Companies looking on open source Hadoop development before they deploy the data processing system are like characters from Samuel Beckett's play Waiting for Godot, says analyst Gartner.
The indecision of the tragic characters in the play is now being played out by those companies not moving to try out Hadoop and big data solutions in general, said Gartner analyst Merv Adrian in a presentation to this week's Teradata Partners user conference in Nashville.
He said: "Waiting for Godot reminds me of IT, big data investments are on the rise but it is still surprising how many organisations are still waiting. In Godot, one character says 'let's go', and the other says 'no, let's wait a little longer', and it goes on."

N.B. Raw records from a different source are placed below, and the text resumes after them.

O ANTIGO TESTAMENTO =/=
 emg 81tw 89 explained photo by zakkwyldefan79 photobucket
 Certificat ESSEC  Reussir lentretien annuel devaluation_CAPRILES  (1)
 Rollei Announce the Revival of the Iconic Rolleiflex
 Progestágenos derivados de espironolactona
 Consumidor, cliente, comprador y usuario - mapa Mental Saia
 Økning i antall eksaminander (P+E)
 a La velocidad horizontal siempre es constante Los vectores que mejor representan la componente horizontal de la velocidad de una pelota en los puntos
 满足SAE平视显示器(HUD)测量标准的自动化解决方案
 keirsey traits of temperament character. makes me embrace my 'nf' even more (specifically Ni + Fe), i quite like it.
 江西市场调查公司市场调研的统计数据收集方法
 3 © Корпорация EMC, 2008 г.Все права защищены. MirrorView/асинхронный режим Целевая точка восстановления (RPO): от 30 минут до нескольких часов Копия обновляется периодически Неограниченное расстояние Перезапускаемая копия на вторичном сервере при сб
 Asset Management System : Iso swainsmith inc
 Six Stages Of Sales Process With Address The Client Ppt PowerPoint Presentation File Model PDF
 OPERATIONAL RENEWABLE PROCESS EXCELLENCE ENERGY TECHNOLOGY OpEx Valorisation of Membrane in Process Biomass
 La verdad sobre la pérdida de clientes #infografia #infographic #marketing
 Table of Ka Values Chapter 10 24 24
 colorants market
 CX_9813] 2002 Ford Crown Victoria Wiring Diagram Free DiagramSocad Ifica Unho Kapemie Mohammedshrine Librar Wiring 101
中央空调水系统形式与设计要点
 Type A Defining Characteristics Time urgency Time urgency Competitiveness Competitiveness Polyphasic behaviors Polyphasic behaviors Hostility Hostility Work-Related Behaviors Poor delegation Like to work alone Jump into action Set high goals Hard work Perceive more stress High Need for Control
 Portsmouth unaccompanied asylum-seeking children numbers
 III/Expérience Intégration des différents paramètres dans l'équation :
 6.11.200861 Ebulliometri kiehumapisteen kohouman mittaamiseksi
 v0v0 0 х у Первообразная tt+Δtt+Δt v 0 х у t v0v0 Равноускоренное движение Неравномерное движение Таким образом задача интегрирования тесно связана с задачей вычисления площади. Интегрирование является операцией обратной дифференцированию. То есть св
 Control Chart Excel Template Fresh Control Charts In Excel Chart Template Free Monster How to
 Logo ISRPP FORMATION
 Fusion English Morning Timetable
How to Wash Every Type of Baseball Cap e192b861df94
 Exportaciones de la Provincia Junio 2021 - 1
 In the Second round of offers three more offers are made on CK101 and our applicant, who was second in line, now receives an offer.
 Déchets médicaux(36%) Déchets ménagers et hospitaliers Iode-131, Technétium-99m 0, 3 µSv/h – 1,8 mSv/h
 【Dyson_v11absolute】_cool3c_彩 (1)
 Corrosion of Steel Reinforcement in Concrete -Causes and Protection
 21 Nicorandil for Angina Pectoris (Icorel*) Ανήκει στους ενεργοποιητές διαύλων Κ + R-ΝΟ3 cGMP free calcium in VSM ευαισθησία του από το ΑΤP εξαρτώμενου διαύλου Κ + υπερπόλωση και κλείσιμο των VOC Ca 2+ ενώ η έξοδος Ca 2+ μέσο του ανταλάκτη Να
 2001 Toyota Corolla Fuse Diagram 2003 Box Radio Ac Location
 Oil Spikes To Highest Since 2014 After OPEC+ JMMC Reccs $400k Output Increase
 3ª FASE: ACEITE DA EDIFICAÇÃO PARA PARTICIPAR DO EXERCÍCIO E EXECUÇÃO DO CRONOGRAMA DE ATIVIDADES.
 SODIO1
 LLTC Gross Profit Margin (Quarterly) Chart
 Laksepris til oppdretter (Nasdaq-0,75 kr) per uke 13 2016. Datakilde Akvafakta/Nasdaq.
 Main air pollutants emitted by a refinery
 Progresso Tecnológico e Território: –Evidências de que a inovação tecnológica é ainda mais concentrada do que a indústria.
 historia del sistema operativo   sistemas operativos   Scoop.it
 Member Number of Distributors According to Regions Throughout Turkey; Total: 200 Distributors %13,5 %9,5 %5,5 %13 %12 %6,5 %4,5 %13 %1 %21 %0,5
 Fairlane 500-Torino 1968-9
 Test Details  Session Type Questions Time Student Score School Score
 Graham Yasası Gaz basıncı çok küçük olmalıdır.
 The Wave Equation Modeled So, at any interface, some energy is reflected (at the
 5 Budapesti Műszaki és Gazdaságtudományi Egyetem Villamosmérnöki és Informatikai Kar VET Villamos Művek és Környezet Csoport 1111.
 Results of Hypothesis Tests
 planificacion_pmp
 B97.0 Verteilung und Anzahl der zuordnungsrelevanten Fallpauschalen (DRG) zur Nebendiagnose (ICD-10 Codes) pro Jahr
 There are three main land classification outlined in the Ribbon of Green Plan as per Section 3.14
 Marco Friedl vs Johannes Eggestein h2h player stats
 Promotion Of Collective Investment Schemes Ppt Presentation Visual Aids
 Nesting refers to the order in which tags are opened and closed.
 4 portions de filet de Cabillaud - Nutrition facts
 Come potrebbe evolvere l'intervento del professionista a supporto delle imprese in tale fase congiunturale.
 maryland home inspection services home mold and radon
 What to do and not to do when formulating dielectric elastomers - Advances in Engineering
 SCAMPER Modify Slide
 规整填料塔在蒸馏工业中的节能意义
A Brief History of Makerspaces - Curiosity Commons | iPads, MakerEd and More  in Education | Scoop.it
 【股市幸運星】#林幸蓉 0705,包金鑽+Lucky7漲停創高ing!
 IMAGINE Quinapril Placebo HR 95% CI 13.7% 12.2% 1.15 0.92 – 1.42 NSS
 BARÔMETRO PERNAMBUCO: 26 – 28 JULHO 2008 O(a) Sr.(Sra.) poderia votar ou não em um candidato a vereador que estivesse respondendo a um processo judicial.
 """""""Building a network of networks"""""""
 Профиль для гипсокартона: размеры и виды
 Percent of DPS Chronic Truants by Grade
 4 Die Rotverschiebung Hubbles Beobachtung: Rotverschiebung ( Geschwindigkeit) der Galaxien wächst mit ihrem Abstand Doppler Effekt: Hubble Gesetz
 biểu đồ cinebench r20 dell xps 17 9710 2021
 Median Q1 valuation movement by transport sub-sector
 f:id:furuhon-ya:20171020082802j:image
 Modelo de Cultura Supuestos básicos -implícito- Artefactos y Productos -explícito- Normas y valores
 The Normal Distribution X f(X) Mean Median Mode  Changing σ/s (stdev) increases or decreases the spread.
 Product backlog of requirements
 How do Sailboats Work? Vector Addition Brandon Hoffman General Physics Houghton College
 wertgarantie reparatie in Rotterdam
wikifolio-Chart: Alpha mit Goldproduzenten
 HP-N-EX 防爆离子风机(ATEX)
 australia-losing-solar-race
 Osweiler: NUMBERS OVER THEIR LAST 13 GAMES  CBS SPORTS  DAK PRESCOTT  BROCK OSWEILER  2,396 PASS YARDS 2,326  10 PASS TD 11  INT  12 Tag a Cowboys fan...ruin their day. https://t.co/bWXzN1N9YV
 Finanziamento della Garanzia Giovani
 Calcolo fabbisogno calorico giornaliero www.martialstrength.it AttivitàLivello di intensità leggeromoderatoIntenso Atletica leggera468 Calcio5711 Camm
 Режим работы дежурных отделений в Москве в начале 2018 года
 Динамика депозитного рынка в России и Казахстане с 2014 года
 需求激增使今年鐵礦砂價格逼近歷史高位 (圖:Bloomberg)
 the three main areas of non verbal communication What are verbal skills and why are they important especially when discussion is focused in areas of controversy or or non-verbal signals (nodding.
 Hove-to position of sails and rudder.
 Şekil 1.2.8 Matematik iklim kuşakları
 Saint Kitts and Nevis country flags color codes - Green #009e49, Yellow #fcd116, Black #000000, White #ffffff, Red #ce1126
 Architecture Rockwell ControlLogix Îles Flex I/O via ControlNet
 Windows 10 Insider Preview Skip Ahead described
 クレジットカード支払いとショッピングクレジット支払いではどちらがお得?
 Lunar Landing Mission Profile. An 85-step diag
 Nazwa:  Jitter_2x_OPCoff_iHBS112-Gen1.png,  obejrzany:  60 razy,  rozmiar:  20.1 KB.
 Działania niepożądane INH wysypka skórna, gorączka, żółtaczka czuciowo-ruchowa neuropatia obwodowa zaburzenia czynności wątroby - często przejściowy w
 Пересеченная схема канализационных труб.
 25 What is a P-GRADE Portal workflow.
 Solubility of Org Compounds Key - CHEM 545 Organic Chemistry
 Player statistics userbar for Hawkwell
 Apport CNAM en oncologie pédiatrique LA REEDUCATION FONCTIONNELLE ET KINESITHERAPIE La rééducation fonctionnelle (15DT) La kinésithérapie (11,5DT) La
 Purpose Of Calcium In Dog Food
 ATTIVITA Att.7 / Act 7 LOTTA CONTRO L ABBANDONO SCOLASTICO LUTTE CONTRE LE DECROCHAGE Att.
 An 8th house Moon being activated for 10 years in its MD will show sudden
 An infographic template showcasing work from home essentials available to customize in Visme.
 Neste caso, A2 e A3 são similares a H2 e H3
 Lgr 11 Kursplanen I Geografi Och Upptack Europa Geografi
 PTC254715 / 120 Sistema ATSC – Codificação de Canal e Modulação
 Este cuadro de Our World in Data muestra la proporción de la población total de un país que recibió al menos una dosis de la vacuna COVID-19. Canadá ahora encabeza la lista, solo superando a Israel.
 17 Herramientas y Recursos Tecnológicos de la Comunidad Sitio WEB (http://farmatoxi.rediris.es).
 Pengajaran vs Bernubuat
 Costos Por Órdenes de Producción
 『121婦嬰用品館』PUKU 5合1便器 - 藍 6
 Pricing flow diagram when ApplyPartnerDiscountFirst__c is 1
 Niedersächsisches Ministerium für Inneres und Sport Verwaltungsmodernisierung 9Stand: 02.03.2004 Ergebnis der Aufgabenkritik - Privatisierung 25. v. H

Those planning for or deploying big data, he said, want to monetise data, use it for marketing and to achieve sales growth, support new products and services, manage risk and improve fraud detection, and improve operational and financial performance.
"On big data, Hadoop is the area we get the most enquiries about every month, but with the ever growing Hadoop distributions and features, the biggest complication to adopting Hadoop is building your stack. The early adopters just downloaded the system from Apache themselves, but as we move on we have to get away from command line deployments for wider enterprise use."
Adrian said 70 percent of companies who have invested in big data have mostly done so for pilots, with only 12 percent using big data in full production environments. He said 2015 will see a "rapid rise" in full big data deployments, and that Hadoop will help lead the way.
Adrian said Yarn for Hadoop would kickstart deployments as it enables cluster research management to support batch processing, supports interactive SQL, in-memory working, streaming and events and search, as well as noSQL operations. "Yarn changes the game, it all starts here. It is certain, even though in Godot they say 'Nothing is certain'."
He also tipped Hadoop Spark as a major driver for 2015 adoption as it was an in-memory and on-disk execution engine for the multiple re-use of data, with interactive data mining. Spark will come to market next year.